D’abord institutionnelles. Je ne sais s’il existe un ministère des droits des femmes (cet intitulé me paraît préférable à celui de la très lénifiante et larmoyante condition féminine). Même réduit à un affichage, ce signal est symboliquement important. Evidemment, il doit s’accompagner d’initiatives plus déterminantes : arsenal législatif et réglementaire, éducation à la sensibilisation et aux discriminations par des campagnes périodiques mais itératives, institution de lieux d’accueil, d’écoute, recueil anonymisé et sécurisé de plaintes, surtout politiques de recrutement plus ouvertes à la diversité dans des secteurs d’autorité (notamment dans les domaines de la justice, de la police), numéros téléphoniques dédiés, nomination de femmes à des postes de responsabilité tels ceux de référentes.
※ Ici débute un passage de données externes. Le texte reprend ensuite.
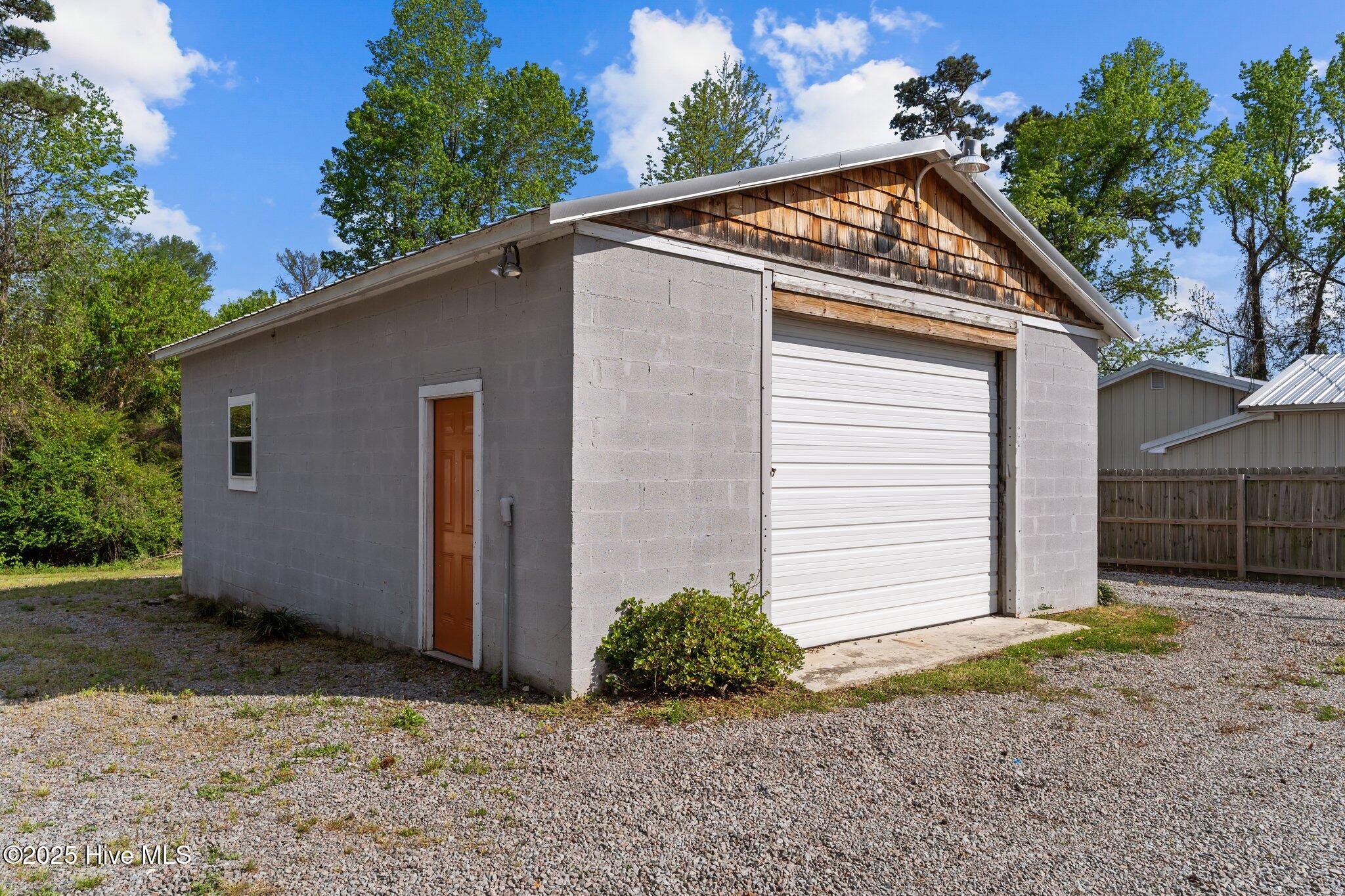 1534 N Kerr Avenue Property Photo 35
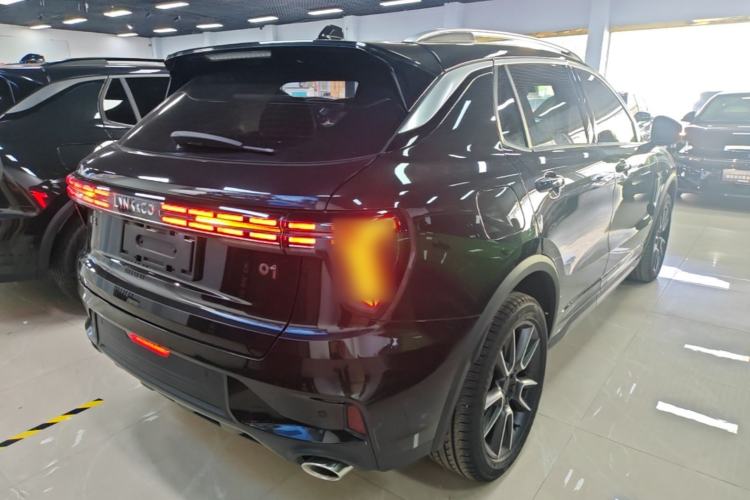 Used Lynk & Co 01 2023 2.0TD Two-Wheel Drive Pro Trim Rear Right 45 Deg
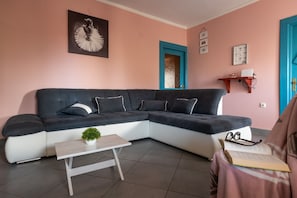 Fernseher, Kamin, DVD-Player, Stereoanlage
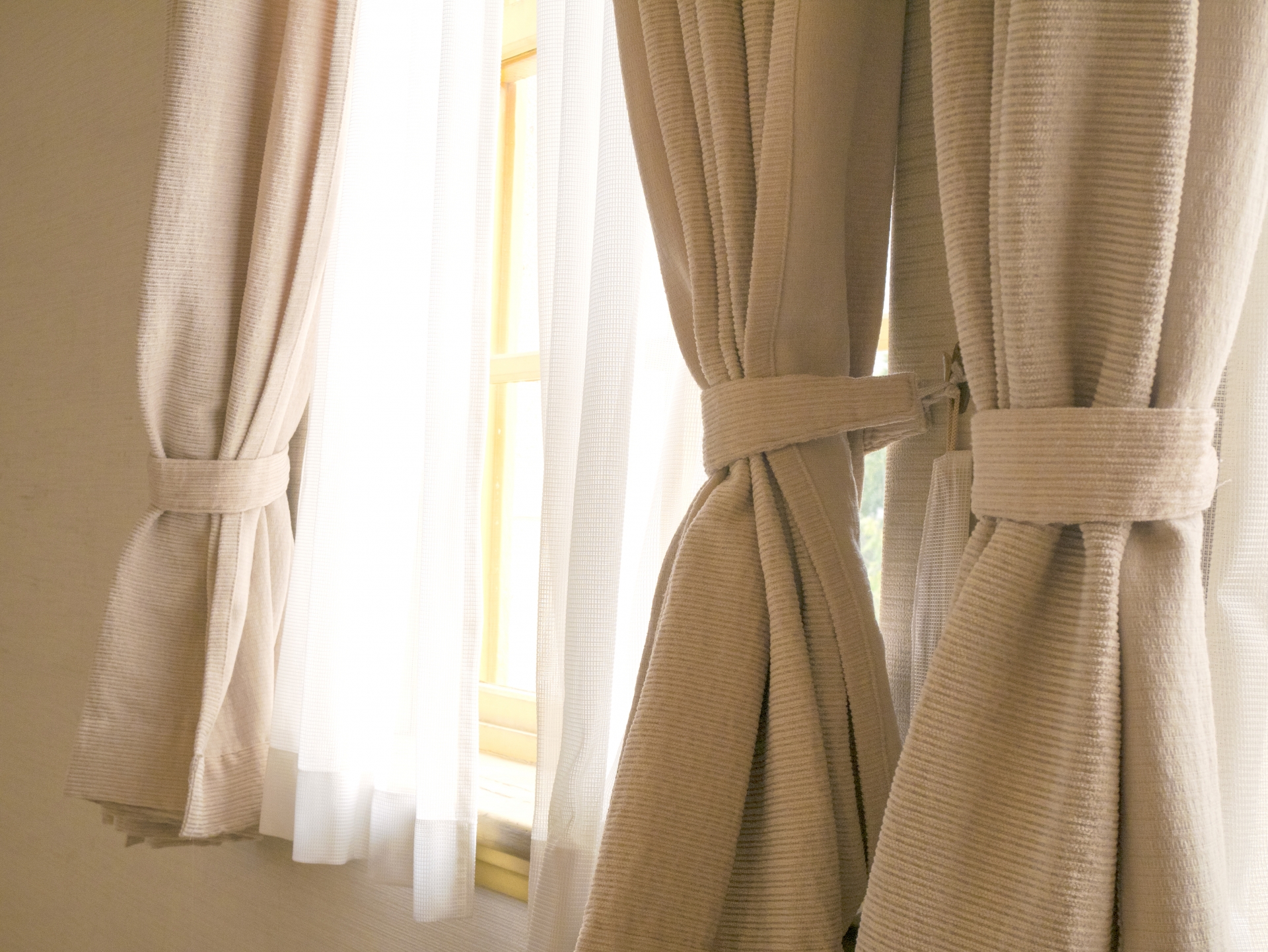 カーテンを束ねる布「タッセル」とは？取り付けの向きやアレンジ方法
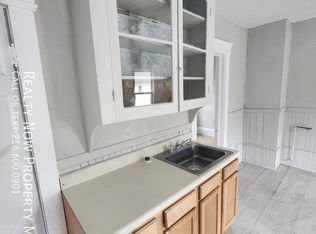 8918 Folsom Ave, Cleveland, OH 44104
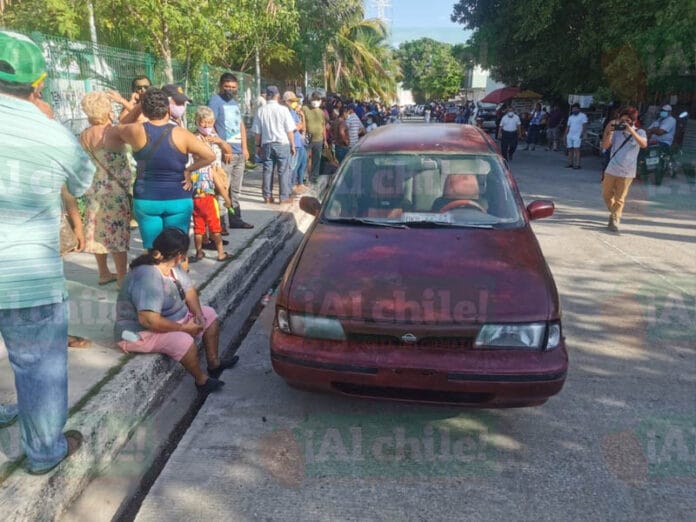 En plenas elecciones, intentaron incendiar dos vehículos en Campeche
Peu importe l’intitulé (défenseur des droits, déléguée aux droits…). L’action et les compétences comptent davantage.

Les réponses doivent également et évidemment être sociales et/ou sociétales comme on dit désormais. Les initiatives en la matière doivent venir des femmes elles-mêmes. Il leur revient de jouer un rôle de vigies vigilantes. Tout un spectre d’actions leur est ouvert allant des plus « sérieuses » aux plus ludiques voire caricaturales à l’image du hashtag « vraie femme africaine ». Il leur appartient de concevoir des démarches et des méthodes adaptées aux sociétés auxquelles elles s’adressent en ayant à l’esprit leur force et les obstacles. Dieu sait s’ils sont nombreux, Le plus grand obstacle au changement des mentalités ce sont les mentalités elles-mêmes dit-on. Pour la malheureuse Kardiata Oumar Sow, ce sera hélas trop tard.